Au-delà de votre activité commerciale, vous produisez un important travail de recherche. Quels en sont les contours ?
Chaque mois, nous actualisons notre benchmark des LLM, baptisé Phare, lancé en partenariat avec Google DeepMind. Ce rapport comparatif dresse un état des lieux des tendances en matière d’hallucinations, de niveau de sécurité ou des disparités entre les langues d’usage. L’enjeu est d’étudier l’évolution de ces caractéristiques pour différents modèles. Fin février 2026, nous avons ajouté cinq nouveaux modèles au benchmark dont Claude 4.6 Opus, Gemini 3.1 Pro Preview ou GPT-5.2.
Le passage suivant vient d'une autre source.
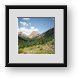 Buy Framed Print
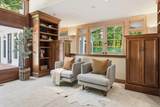 889 Horns Corners Rd - Photo 21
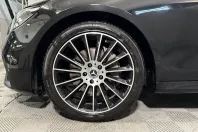 Mercedes-Benz E (Clasa E) din 2021 cu 83.009 km - oferta MER222450 - foto 13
Cette dernière analyse montre que la sécurité des modèles d’IA les plus récents stagne, sinon régresse. À titre d’exemple, Gemini 3.1 est moins robuste que Gemini 3.0. Parmi les éléments qui sautent aux yeux : les modèles Claude d’Anthropic affichent un coup d’avance significatif par rapport à ses concurrents. Pourtant, le niveau global de sécurité et de fiabilité reste largement perfectible pour ces applications sensibles. Preuve en est, même les meilleurs modèles atteignent difficilement 80 % de résistance face aux jailbreaks.